The Simon Heng Column – 19 October

When I first became disabled, I lived in a hostel for people with physical disabilities. Although there were many disadvantages to living in an institution, I learned valuable lessons, things that would have been more difficult to acquire if I hadn’t been so close to so many other disabled people for so long.

I saw how other disabled people developed relationships (good and bad) with their carers, which helped me work out how I wanted to relate to my own personal assistants in the future.

I found out how other wheelchair users dealt with the physical barriers to access, practically and emotionally, and how they reacted to casual discrimination and abuse; sometimes I’d be thinking “great idea”, and at other times, “I’ll never do it like that”. We shared ideas and solutions, such as how to deal with the benefits system, and sometimes just had a good moan about life with the people who understood our point of view best. Most of all, it gave me a point of reference, and the feeling that I wasn’t the only one with these particular struggles in life.

The hostel has disappeared and the kind of people who lived there now move directly into homes of their own. This might be a positive change in many ways, but something has been lost. People risk isolation from the support of their peers, and miss out on the chance to have role models.

We all have role models, whether it’s Nelson Mandela, David Beckham or Jordan, but they don’t have to be famous.

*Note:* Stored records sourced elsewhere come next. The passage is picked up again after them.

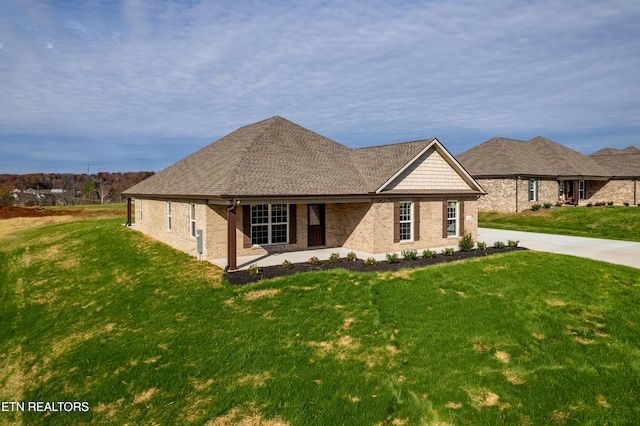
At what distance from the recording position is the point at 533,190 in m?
36.9

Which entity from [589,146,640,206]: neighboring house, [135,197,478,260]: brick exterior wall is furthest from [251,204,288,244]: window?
[589,146,640,206]: neighboring house

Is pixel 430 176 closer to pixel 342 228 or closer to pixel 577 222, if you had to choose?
pixel 342 228

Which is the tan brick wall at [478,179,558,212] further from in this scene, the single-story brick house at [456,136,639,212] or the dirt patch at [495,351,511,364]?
the dirt patch at [495,351,511,364]

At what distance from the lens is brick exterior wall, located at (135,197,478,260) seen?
1750 centimetres

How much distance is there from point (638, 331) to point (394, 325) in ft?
22.8

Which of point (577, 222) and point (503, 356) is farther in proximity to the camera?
point (577, 222)

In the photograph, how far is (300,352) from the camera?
971 cm

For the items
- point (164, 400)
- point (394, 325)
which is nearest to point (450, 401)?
point (394, 325)

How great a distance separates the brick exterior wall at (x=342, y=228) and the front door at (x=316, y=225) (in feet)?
0.97

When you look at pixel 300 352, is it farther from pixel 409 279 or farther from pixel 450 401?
pixel 409 279

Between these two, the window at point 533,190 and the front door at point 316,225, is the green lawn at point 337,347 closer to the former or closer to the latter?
the front door at point 316,225

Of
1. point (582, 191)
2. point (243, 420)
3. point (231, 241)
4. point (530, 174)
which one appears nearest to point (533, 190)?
point (530, 174)

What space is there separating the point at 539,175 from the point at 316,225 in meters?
26.7

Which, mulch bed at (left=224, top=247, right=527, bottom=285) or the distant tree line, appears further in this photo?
the distant tree line
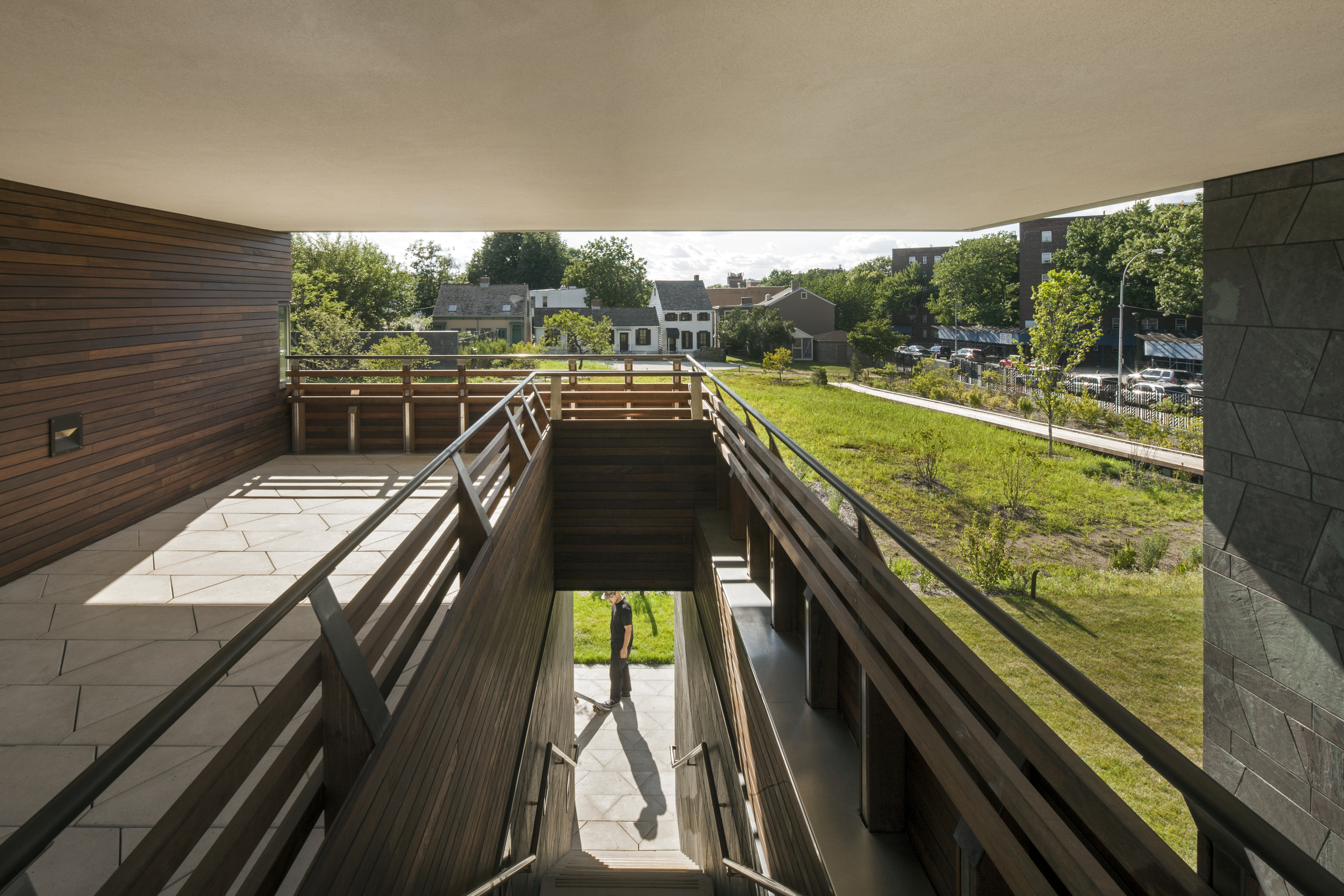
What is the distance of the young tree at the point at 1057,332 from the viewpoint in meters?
23.5

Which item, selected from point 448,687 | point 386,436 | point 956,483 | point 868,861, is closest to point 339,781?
point 448,687

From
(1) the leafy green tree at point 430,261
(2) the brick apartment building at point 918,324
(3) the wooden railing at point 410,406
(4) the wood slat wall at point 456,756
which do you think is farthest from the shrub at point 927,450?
(1) the leafy green tree at point 430,261

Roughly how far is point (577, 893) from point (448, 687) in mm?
4705

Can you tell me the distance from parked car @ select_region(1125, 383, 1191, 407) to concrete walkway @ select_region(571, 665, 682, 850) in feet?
70.3

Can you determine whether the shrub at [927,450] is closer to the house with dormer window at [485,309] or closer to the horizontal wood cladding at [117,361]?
the house with dormer window at [485,309]

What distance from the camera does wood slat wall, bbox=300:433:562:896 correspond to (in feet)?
5.14

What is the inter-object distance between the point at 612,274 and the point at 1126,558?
48555mm

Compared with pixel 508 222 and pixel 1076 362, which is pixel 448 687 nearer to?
pixel 508 222

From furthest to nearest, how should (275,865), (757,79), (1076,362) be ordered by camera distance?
(1076,362) → (757,79) → (275,865)

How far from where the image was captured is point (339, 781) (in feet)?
5.06

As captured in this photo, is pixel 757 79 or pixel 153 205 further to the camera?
pixel 153 205

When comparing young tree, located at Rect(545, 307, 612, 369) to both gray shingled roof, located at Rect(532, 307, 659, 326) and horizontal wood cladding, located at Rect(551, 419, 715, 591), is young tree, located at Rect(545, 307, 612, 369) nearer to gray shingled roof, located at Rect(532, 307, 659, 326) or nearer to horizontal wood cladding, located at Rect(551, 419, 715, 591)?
gray shingled roof, located at Rect(532, 307, 659, 326)

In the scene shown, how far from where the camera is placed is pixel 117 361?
228 inches

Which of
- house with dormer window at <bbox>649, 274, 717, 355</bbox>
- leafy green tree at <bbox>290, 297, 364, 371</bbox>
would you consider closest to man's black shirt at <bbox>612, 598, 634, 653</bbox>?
leafy green tree at <bbox>290, 297, 364, 371</bbox>
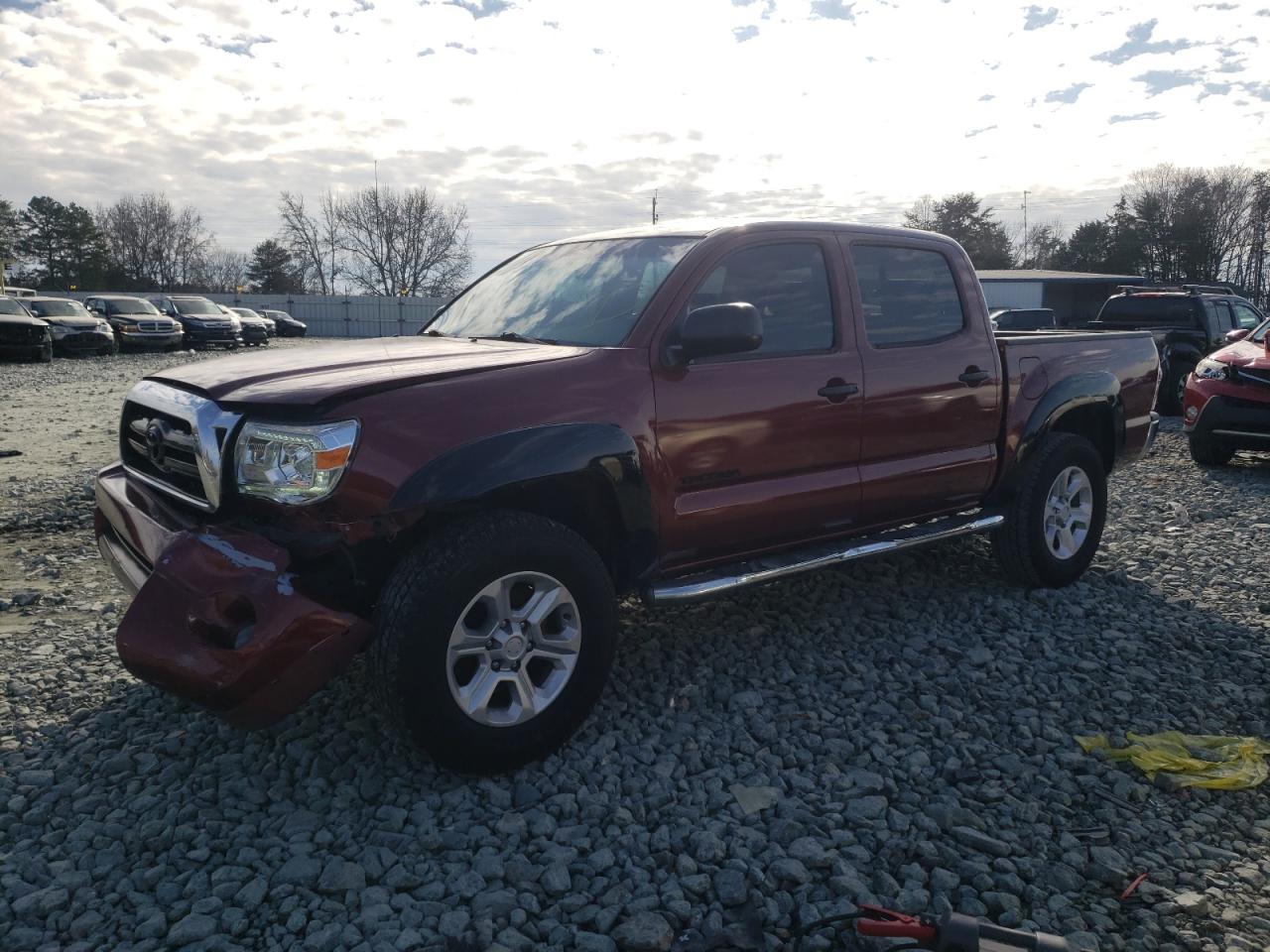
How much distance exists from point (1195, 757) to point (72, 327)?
1047 inches

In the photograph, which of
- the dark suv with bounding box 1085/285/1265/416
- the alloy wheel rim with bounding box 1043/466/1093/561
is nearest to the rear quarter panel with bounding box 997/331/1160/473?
the alloy wheel rim with bounding box 1043/466/1093/561

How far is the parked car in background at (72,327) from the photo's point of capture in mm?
23578

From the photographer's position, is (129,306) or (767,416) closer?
(767,416)

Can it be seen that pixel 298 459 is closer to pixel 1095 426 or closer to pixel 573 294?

I believe that people with disabilities deserve the chance to have other disabled people as role models, to emulate or to reject, surrounded as we are by the able. We could all use someone with experience to reflect upon our lives, from time to time. To give physically disabled people this opportunity, we’re thinking of starting a local mentoring scheme, and I’ve been trying to find out whether anything like this are already exists in this country.